Otacza mnie jasnoszara przestrzeń. Nic tu nie ma. Przed sobą widzę kobietę, stoi do mnie tyłem, jej kontury są rozmazane.

Jej tu nie ma.

Ja tu jestem.

Kobieta wysupłuje się z rękawów swojej sukni, najprawdopodobniej rozbiera się do snu.

Odsłania jedno ramię, drugie.

Jej skórę pokrywają koślawe motyle, jeden obok drugiego, wykonane niewprawną ręką.

Gwałtowna świadomość uderza mnie, a ja zataczam się do tyłu.

Jeden krok.

Drugi.

Kobieta gwałtownie się odwraca, jej krótkie, ciemne włosy opadają do tyłu, ale nie zdążam dostrzec jej twarzy, bo zataczam się o jeszcze jeden krok do tyłu i wszystko znika.

Znowu jestem na górze.

Znowu słyszę rumor.

Ale tym razem wokół mojej talii nie ma liny, która mogłaby mnie ocalić.

Biegnę do przodu, ale śnieg niczym melasa utrzymuje mnie w miejscu. Lawina ponownie mnie zasypuje, brutalnie wyciska tlen z moich płuc, nie zostawiając ani jednej cząsteczki, która trzymałaby przy życiu moje komórki.

— Gizela? Gizela!

Dlaczego biel może mówić? Czy w ogóle powinno mnie to dziwić?

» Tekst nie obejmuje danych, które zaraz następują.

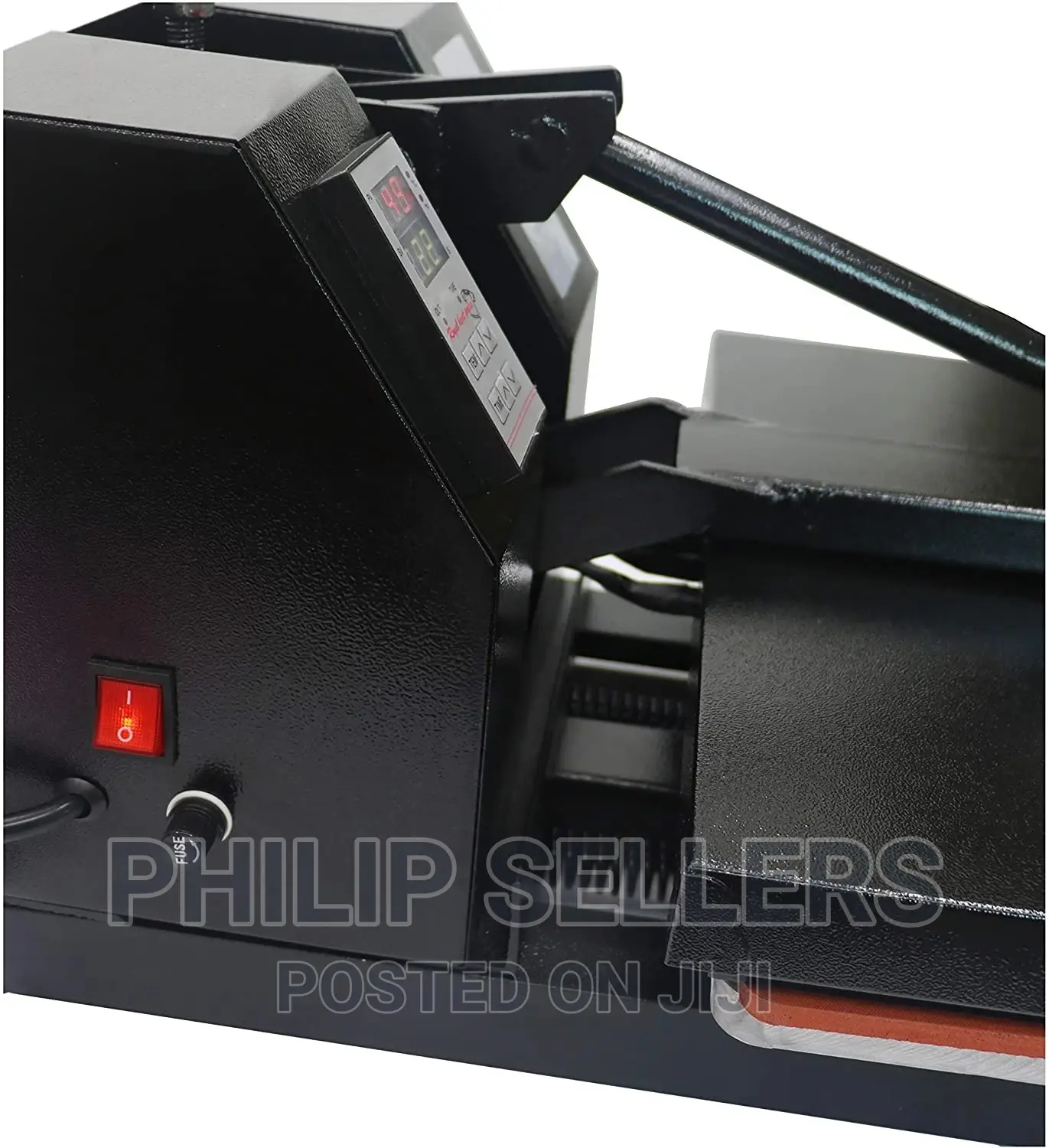 15" X 15" Industrial Quality Digital Sublimation Heat Trans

Nie jestem pewna, czy się poruszam, czy stoję w miejscu.

Nie wiem.

Nagle czuję, że moje stopy zamarzają, jakby pokrywał je lód. Uczucie rozchodzi się dreszczami po moim ciele, dosięga serca, twarzy, przeszywa malutkimi igiełkami mój mózg.

Przerażona, otwieram oczy i unoszę się na dłoniach.